▶ **PROBLEM DETAILS**: Retype the items below exactly, from the beginning of the items through the line that contains "pixel 691 1224 →".

---------- MATERIAL SUPPLIED

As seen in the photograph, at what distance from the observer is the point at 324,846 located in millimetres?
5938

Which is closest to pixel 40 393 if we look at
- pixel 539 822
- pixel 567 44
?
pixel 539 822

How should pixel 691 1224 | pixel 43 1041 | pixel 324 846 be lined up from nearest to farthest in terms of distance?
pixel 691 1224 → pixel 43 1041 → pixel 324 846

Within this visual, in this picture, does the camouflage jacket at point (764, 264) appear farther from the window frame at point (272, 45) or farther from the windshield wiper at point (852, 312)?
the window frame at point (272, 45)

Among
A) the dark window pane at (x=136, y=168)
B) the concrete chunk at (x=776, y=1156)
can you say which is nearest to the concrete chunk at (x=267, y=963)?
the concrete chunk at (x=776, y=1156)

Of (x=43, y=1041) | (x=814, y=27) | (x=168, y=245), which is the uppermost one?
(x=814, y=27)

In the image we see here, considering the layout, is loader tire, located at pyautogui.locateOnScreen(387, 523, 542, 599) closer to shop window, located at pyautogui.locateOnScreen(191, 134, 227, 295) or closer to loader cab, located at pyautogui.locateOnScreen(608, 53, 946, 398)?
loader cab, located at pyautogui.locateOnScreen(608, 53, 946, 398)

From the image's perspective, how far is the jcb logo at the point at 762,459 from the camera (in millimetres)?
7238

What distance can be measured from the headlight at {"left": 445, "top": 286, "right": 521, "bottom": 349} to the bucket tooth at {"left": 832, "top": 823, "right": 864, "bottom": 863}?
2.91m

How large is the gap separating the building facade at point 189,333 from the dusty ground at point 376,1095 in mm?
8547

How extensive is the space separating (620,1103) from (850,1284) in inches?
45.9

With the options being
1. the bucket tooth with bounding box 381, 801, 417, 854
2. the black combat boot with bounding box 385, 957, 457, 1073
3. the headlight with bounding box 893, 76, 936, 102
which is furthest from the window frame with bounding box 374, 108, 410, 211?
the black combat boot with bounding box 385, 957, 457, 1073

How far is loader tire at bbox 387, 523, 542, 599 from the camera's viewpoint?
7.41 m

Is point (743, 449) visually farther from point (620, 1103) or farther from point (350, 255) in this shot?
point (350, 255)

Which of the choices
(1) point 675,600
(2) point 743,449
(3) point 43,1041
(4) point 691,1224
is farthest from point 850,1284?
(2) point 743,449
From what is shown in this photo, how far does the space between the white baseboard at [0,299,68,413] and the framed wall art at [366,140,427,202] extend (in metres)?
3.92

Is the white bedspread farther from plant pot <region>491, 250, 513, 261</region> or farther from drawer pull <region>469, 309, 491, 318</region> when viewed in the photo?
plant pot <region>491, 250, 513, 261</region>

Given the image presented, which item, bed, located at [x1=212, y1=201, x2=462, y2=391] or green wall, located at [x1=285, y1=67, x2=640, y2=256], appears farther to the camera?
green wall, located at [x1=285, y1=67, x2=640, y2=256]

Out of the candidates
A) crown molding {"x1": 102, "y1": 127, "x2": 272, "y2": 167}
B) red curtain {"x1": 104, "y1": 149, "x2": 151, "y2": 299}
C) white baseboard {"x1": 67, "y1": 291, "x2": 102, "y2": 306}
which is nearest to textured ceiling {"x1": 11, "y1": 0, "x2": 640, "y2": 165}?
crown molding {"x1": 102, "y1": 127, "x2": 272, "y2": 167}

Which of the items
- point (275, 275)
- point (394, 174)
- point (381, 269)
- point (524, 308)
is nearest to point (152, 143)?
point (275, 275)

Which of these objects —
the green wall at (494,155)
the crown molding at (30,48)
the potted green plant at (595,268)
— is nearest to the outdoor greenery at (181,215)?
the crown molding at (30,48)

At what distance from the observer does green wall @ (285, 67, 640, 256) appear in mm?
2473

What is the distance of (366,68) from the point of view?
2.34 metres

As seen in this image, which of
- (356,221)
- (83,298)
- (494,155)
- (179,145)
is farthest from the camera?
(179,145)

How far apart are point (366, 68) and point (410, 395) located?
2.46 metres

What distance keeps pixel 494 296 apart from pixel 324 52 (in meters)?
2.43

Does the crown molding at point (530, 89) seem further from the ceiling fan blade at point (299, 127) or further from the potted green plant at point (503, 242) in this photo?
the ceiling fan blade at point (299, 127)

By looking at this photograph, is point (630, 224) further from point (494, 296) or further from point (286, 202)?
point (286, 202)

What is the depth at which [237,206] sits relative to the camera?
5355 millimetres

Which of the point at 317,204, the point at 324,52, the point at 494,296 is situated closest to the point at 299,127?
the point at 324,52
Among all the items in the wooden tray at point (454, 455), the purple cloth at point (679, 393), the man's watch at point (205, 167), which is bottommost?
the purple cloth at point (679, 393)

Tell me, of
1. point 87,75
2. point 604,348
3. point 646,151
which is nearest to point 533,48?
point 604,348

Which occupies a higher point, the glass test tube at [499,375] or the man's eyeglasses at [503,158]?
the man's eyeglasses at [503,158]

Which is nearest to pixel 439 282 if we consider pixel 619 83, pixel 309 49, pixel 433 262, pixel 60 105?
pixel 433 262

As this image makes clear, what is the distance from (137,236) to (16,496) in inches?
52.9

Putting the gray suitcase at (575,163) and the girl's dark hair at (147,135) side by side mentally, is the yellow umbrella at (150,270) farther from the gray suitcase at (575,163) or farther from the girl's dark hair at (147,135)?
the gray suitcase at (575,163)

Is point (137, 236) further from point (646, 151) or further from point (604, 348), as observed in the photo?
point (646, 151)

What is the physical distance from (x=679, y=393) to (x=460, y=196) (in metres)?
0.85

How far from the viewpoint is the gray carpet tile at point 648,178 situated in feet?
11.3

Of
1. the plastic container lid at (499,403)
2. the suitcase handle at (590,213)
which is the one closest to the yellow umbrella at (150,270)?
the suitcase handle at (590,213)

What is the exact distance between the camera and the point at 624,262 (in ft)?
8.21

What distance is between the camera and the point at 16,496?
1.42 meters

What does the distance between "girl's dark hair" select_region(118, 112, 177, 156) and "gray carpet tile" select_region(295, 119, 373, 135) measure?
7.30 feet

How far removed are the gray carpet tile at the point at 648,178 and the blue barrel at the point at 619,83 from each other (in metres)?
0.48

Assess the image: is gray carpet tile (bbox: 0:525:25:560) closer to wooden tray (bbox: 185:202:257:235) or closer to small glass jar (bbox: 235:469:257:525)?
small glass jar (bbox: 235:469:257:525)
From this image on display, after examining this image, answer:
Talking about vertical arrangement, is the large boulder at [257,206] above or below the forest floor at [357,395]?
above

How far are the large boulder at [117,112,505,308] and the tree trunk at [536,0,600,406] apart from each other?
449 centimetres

--------------------

▶ **SOLUTION TO THIS TASK**:
As seen in the photograph, at what distance from the observer is the point at 324,846 located in millimetres?
5938

Which is closest to pixel 40 393 if we look at
- pixel 539 822
- pixel 567 44
?
pixel 539 822

How should pixel 691 1224 | pixel 43 1041 | pixel 324 846 be lined up from nearest to farthest in terms of distance?
pixel 691 1224 → pixel 43 1041 → pixel 324 846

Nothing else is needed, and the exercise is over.